§ TRECHO SELECIONADO:
◇ ◇ ◇ ◇ ◇ ◇ ◇

O conjunto de discursos midiáticos e médicos no século XX sobre o homem bissexual, tal como apresentado no início desta comunicação, parece engendrar a dupla problemática que envolve, por um lado, a descrição sobre a possibilidade dos homens bissexuais se "camuflarem" entre homens heterossexuais e, por outro, a forma como são concebidos e designados como "vetores" para a contaminação de distintas populações. Tem-se equacionado um conjunto de concepções sobre as semelhanças e as diferenças que agem no nível do comportamento e das atitudes interpessoais e que ganham forma mediante a organização dualista do gênero e da sexualidade. As relações de contágio, tal como apresentadas anteriormente de forma um tanto fantástica, estão implicadas nas próprias crenças de poluição e sortilégios que são atribuídas às zonas fronteiriças, de difícil definição, opacas a modelos vigentes de classificação. É nesse sentido que a metáfora do vampiro alude a uma forma de realidade social que combina a dupla competência semântica da ambiguidade, seja no que tange à sua "natureza duvidosa" ou a sua "falta de forma", seja nas crenças sobre a poluição e na construção de circuitos de contágio entre distintas populações. Ela representa, com significativa força expositiva, o que Balandier determinou ser a relação entre o "medo do contágio" e as "relações de evitação" em um cenário em que as relações sociais são corrompidas pela angústia da contaminação e pela alteridade compreendida como uma fonte incessante de suspeita e de incertezas (Balandier, 2019).

◇ ◇ ◇ ◇ ◇ ◇ ◇

§ DADOS DISPONÍVEIS:
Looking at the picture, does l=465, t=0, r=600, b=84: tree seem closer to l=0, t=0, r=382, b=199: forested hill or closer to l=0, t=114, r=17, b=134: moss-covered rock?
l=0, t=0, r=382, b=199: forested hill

◇ ◇ ◇ ◇ ◇ ◇ ◇

§ ORDEM DE SERVIÇO A:
Liste todas as palavras e expressões que aparecem entre aspas no trecho selecionado.
§ ORDEM DE SERVIÇO B:
Responda, com base no trecho selecionado:
(i) A que século pertencem os discursos midiáticos e médicos sobre o homem bissexual?
(ii) Qual metáfora alude a uma forma de realidade social que combina a dupla competência semântica da ambiguidade?
(iii) Que autor e que ano são citados entre parênteses no final?

§ RESPOSTA A:
"camuflarem"
"vetores"
"natureza duvidosa"
"falta de forma"
"medo do contágio"
"relações de evitação"

§ RESPOSTA B:
(i) Os discursos pertencem ao século XX.
(ii) É a metáfora do vampiro.
(iii) São citados Balandier e o ano de 2019.